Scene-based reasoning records
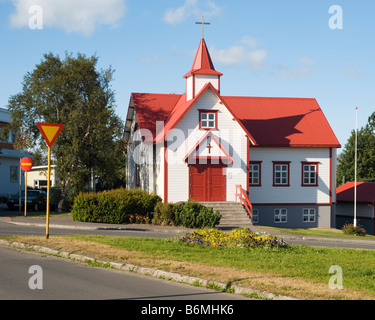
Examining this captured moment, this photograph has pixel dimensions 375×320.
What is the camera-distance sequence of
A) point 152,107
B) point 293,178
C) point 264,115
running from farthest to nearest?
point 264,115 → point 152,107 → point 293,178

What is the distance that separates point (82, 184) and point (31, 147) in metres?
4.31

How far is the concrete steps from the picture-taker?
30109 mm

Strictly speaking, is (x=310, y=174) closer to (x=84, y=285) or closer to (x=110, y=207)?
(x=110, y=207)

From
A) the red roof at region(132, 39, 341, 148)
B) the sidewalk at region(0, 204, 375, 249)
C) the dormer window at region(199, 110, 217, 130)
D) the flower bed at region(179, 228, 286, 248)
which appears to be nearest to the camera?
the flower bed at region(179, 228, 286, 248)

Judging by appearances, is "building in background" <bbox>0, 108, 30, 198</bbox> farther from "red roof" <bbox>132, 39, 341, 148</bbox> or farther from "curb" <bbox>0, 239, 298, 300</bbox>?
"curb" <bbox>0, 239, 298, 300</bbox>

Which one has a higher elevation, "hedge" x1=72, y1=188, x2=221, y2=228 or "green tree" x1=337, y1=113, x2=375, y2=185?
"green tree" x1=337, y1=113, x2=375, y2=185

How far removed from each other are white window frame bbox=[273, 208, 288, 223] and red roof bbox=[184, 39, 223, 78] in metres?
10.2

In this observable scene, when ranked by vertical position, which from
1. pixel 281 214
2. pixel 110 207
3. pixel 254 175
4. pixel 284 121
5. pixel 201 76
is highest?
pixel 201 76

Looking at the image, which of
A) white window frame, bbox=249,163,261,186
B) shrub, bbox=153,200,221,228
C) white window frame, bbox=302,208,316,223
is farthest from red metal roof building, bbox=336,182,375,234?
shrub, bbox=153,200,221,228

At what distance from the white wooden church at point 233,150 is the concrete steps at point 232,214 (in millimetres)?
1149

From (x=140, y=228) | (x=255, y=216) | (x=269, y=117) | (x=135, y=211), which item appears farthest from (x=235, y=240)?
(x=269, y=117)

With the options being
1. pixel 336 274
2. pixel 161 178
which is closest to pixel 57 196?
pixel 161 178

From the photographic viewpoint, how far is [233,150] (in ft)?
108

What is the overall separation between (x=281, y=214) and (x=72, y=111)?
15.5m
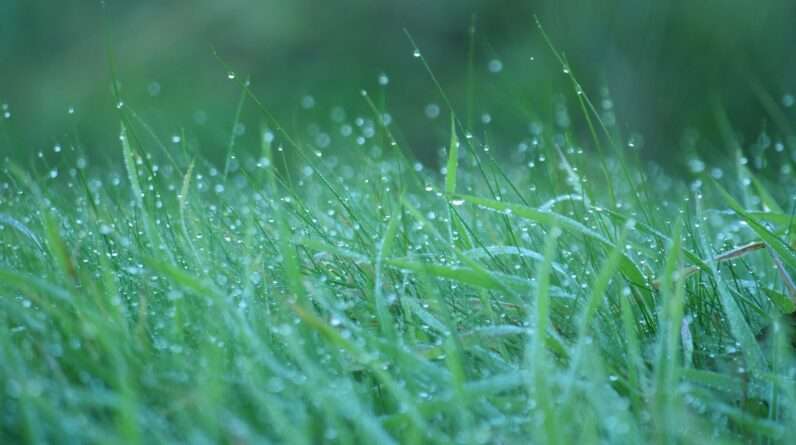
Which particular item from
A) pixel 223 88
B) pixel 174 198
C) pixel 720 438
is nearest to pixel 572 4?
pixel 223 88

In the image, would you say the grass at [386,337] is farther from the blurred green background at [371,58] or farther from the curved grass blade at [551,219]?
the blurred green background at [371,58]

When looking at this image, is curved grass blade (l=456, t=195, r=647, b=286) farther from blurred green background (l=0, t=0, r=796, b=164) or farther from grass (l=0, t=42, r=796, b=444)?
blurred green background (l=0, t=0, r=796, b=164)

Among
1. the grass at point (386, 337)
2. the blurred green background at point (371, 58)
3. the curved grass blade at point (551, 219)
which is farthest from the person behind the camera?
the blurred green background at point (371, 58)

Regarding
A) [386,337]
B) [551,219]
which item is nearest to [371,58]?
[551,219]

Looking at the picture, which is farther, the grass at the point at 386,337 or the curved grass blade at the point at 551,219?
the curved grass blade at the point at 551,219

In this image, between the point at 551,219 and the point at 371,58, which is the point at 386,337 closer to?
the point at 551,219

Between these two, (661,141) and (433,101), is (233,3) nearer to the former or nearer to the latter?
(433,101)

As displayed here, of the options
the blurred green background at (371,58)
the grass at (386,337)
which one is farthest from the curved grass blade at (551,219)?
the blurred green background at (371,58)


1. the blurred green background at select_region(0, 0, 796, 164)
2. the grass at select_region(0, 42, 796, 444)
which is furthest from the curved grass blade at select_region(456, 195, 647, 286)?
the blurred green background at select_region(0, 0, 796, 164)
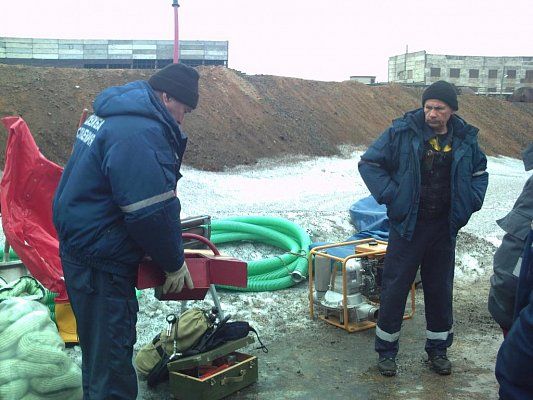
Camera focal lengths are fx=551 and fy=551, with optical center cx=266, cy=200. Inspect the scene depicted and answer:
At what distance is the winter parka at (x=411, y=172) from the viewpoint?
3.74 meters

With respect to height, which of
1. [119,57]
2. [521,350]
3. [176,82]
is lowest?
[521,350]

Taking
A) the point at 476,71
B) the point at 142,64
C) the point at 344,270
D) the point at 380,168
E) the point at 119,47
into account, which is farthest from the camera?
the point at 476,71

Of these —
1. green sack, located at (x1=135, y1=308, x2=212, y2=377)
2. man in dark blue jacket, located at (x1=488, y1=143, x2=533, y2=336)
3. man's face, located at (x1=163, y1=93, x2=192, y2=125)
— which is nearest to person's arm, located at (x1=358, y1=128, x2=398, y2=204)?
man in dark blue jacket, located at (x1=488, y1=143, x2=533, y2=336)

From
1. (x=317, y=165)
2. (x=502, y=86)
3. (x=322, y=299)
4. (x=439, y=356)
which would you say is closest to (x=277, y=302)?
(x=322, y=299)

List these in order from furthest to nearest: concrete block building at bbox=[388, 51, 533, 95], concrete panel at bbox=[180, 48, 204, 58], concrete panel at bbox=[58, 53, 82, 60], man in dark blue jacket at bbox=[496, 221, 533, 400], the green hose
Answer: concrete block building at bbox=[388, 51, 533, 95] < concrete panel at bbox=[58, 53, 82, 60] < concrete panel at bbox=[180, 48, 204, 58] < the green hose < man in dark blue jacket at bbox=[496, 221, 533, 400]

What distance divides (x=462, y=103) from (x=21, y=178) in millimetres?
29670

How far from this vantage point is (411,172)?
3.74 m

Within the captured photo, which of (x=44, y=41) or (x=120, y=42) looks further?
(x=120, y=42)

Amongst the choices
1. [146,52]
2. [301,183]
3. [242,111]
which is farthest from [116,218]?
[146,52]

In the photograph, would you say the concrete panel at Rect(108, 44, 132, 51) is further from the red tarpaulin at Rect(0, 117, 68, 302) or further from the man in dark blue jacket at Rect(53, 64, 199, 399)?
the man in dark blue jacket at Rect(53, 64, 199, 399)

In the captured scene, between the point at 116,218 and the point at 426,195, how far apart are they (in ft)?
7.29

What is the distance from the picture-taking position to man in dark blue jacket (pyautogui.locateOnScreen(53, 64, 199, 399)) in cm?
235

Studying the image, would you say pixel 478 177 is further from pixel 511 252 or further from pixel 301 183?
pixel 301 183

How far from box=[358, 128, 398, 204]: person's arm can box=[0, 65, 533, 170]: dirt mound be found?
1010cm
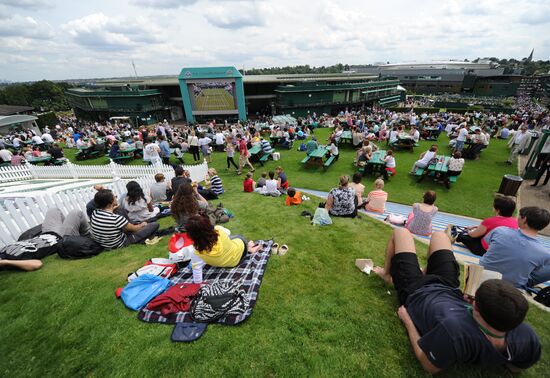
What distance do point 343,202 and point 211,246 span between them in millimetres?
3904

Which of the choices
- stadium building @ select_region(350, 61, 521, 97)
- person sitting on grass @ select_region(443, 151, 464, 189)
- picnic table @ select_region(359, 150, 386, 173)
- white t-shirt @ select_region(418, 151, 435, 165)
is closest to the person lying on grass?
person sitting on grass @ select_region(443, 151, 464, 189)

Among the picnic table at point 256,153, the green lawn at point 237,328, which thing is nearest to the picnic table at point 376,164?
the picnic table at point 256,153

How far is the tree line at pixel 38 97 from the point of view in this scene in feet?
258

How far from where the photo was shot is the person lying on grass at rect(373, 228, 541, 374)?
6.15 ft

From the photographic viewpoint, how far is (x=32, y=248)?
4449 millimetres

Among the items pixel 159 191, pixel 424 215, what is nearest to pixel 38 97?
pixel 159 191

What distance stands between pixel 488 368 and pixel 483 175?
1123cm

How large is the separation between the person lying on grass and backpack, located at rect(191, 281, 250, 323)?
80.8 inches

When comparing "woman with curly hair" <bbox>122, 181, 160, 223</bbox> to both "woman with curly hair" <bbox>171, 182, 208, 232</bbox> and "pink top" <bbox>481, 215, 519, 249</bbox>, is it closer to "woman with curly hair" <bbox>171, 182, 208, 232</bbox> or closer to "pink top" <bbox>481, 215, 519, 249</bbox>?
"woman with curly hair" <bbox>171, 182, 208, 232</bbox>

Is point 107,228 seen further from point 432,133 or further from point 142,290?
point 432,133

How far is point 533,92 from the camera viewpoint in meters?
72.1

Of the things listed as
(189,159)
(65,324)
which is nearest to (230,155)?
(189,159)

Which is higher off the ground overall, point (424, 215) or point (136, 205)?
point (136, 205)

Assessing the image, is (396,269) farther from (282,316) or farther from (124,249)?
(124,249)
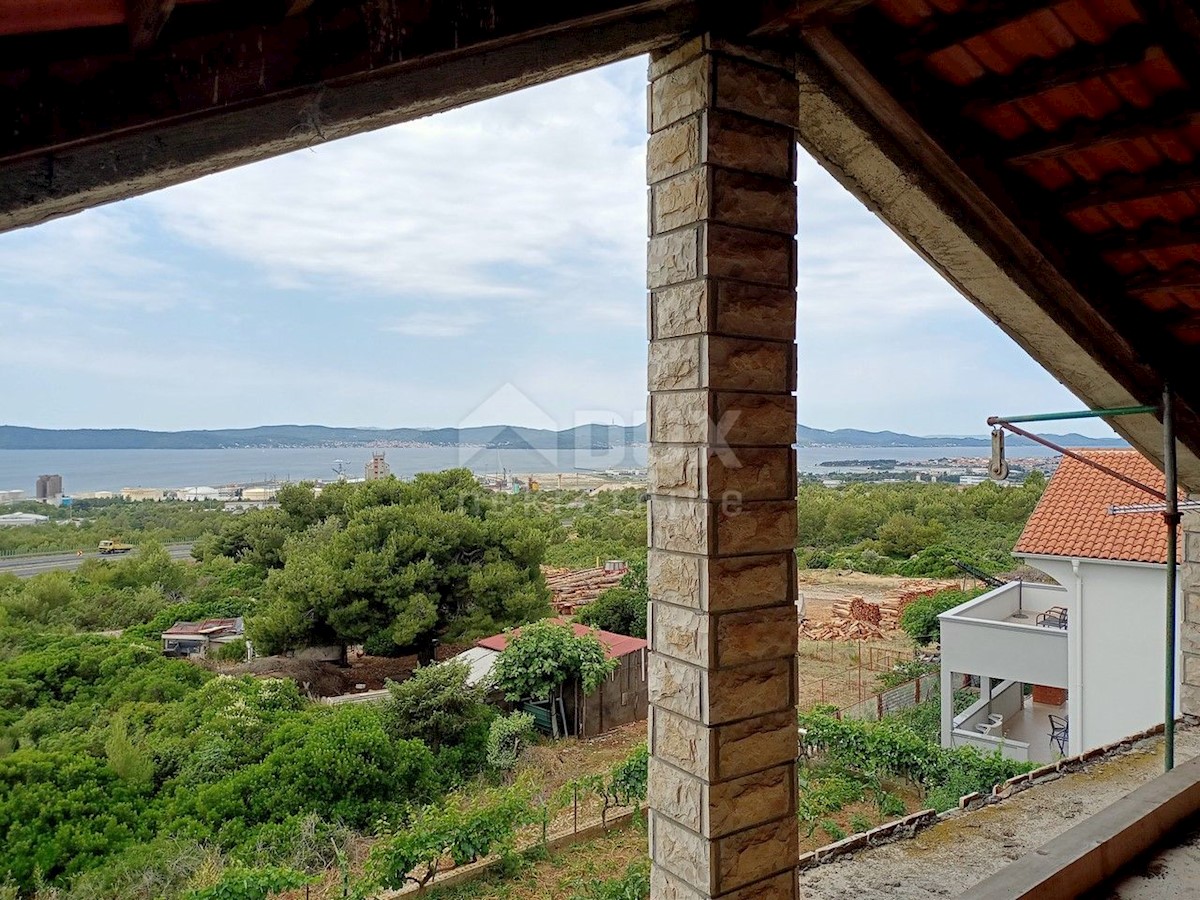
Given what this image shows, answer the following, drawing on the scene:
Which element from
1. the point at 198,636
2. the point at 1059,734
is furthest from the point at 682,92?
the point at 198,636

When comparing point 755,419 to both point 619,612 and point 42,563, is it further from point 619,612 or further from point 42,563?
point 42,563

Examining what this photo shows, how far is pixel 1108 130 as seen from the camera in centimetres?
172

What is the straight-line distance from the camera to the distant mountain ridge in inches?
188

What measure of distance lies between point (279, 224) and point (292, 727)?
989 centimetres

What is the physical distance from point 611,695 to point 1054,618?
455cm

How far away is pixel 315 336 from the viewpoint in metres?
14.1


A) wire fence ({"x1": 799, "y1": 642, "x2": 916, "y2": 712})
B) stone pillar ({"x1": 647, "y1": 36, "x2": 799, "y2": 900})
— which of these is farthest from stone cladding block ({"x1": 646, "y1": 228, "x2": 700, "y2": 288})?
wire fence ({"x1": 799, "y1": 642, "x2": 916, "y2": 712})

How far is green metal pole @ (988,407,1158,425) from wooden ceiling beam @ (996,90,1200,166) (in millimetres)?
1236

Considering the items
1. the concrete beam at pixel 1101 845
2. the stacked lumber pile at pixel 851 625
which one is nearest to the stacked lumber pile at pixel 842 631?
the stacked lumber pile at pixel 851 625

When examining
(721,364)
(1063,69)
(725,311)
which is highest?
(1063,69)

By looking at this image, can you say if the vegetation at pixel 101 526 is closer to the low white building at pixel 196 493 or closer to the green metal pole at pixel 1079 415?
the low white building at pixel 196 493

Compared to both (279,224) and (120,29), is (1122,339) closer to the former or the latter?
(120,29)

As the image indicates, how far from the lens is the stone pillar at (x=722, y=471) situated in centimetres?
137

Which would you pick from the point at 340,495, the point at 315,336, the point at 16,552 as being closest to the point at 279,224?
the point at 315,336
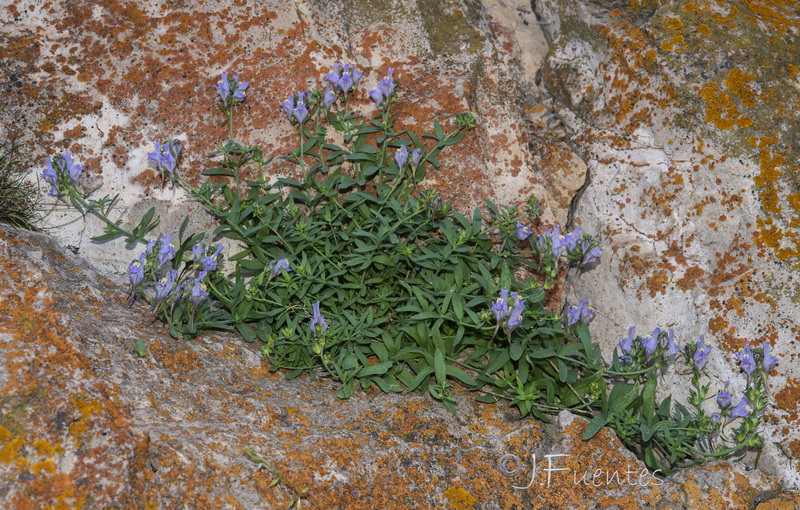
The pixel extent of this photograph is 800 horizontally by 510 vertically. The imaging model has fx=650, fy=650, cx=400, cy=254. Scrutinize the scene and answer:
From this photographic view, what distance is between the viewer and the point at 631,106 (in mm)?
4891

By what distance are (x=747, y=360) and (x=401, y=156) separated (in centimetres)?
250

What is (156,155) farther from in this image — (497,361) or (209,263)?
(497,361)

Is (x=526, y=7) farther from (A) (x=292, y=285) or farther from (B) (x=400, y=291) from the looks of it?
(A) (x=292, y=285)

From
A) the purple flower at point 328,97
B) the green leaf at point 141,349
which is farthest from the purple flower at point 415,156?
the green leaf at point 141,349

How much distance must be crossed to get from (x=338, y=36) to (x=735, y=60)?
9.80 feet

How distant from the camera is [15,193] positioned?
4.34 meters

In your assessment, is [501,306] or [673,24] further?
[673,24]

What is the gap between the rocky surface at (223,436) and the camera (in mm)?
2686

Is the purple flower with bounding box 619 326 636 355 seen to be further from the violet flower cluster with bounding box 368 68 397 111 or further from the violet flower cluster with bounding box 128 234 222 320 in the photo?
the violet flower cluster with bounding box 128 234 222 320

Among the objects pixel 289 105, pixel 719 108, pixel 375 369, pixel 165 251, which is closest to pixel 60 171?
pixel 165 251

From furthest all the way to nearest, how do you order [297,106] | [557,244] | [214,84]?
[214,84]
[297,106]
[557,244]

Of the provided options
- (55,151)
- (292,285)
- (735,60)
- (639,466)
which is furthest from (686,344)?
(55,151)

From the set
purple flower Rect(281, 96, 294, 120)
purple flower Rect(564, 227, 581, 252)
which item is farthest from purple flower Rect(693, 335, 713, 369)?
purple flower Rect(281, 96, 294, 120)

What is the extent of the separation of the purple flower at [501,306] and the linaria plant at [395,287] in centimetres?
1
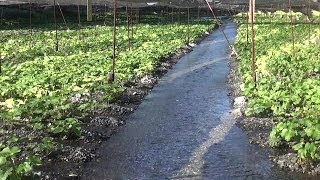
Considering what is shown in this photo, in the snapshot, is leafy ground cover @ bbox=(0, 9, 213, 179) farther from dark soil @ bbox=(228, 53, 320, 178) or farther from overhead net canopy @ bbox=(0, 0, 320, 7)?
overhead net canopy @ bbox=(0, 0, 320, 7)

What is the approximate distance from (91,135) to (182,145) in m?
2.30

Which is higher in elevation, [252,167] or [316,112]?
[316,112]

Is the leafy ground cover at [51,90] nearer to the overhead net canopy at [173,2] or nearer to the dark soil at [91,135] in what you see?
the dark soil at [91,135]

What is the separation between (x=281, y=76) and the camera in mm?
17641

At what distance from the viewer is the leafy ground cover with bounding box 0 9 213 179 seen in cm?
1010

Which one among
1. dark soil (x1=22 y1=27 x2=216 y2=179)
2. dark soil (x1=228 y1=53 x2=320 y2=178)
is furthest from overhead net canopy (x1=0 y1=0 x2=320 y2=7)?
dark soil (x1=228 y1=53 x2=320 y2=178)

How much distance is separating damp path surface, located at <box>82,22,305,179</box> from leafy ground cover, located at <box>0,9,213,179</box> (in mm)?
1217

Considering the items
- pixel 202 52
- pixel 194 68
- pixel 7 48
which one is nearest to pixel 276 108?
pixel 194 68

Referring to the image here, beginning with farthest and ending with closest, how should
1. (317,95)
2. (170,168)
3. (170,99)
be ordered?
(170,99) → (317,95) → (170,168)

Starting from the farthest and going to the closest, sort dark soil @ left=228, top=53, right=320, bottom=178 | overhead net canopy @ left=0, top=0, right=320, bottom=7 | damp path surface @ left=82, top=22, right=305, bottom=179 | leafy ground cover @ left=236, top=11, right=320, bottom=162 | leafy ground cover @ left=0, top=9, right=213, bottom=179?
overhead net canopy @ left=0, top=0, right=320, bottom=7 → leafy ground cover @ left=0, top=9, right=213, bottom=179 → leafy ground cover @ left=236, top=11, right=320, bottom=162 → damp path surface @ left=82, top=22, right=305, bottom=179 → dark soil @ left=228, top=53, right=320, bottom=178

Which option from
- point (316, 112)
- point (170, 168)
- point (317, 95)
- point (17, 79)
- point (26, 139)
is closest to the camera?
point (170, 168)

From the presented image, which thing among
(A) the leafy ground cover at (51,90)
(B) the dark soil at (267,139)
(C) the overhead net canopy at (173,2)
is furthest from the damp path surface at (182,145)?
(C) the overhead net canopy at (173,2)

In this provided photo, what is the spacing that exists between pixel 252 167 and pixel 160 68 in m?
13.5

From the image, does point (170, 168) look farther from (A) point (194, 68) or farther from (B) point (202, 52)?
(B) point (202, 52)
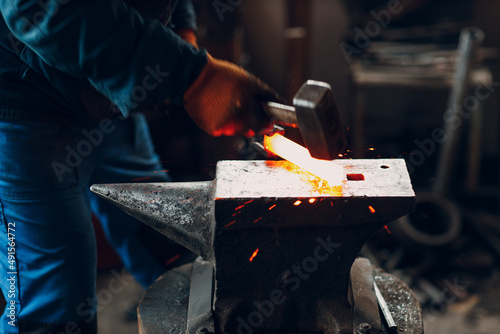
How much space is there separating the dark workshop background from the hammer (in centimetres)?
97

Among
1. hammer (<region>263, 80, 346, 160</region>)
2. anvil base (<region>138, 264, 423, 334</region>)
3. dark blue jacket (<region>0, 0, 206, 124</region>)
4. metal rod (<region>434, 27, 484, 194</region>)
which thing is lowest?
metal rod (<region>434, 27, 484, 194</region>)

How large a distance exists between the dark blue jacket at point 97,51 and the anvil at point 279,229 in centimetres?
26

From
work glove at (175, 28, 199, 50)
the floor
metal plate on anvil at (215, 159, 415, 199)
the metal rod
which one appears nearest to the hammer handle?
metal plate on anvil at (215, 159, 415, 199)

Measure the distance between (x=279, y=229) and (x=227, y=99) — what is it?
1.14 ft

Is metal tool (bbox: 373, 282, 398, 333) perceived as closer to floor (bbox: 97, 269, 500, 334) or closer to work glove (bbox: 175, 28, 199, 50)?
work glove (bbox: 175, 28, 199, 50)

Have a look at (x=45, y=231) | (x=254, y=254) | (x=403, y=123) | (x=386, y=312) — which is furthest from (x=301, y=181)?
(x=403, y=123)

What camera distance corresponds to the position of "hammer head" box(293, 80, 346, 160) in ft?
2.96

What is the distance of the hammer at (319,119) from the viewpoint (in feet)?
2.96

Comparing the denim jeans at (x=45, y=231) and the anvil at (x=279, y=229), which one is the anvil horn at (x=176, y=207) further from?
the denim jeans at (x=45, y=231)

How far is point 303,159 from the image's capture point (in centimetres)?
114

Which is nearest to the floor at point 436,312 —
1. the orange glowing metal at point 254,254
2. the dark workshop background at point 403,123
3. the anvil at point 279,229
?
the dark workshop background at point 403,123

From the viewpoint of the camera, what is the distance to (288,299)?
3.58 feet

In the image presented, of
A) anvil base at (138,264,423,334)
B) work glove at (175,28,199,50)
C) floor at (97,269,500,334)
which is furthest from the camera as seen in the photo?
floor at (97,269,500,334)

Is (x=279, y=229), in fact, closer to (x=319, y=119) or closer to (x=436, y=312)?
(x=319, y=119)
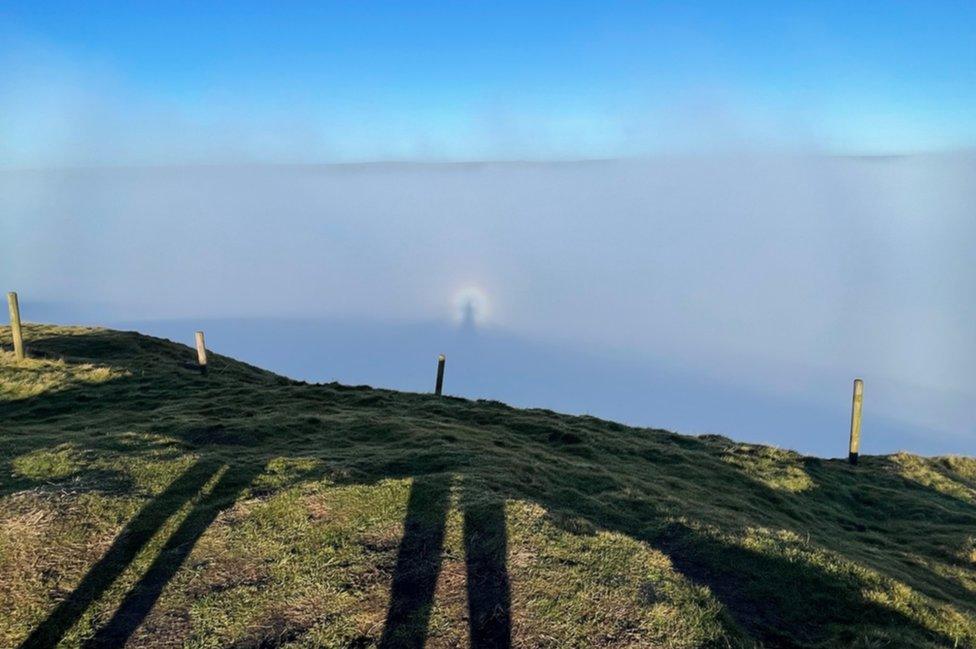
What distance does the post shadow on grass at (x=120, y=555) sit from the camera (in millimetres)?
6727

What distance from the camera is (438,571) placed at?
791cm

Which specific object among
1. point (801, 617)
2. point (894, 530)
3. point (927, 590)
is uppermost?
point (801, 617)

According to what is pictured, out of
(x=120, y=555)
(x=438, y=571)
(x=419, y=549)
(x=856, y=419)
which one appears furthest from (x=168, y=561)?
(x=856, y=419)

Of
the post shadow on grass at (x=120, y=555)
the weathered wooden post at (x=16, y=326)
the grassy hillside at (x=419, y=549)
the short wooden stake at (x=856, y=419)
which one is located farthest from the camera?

Description of the task -
Starting at the line that contains "Measure the distance", extract each line through the last line of the material exactly as written, and include no pictures.

Reply to the exercise -
Measure the distance between (x=279, y=229) and (x=227, y=99) — what is it?
1.14 ft

Is metal tool (bbox: 373, 282, 398, 333) perceived as closer to floor (bbox: 97, 269, 500, 334) or closer to work glove (bbox: 175, 28, 199, 50)?
work glove (bbox: 175, 28, 199, 50)

Have a look at (x=45, y=231) | (x=254, y=254) | (x=403, y=123) | (x=386, y=312) — which is furthest from (x=301, y=181)?
(x=403, y=123)

What camera distance corresponds to the position of "hammer head" box(293, 80, 346, 160) in ft?
2.96

What is the distance of the hammer at (319,119) from the viewpoint (in feet)?
2.96

Comparing the denim jeans at (x=45, y=231) and the anvil at (x=279, y=229), which one is the anvil horn at (x=176, y=207) further from?
the denim jeans at (x=45, y=231)

How far is point 303,159 from the image's capture point (in centimetres)?
114

Which is nearest to the floor at point 436,312 —
1. the orange glowing metal at point 254,254
2. the dark workshop background at point 403,123
3. the anvil at point 279,229
?
the dark workshop background at point 403,123

From the viewpoint of the camera, what is the distance to (288,299)?
3.58 feet

In the image presented, of
A) anvil base at (138,264,423,334)
B) work glove at (175,28,199,50)
C) floor at (97,269,500,334)
which is furthest from the camera as seen in the photo?
floor at (97,269,500,334)

Is (x=279, y=229), in fact, closer to (x=319, y=119) or closer to (x=436, y=312)?
(x=319, y=119)
What distance does the post shadow on grass at (x=120, y=555) sit from the camera (in millimetres)?
6727

What distance from the camera is (438,571) placed at?
791cm

Which specific object among
1. point (801, 617)
2. point (894, 530)
3. point (927, 590)
is uppermost?
point (801, 617)

According to what is pictured, out of
(x=120, y=555)
(x=438, y=571)
(x=419, y=549)
(x=856, y=419)
which one appears furthest from (x=168, y=561)?
(x=856, y=419)

Of
the post shadow on grass at (x=120, y=555)
the weathered wooden post at (x=16, y=326)
the grassy hillside at (x=419, y=549)
the short wooden stake at (x=856, y=419)
which one is located farthest from the camera?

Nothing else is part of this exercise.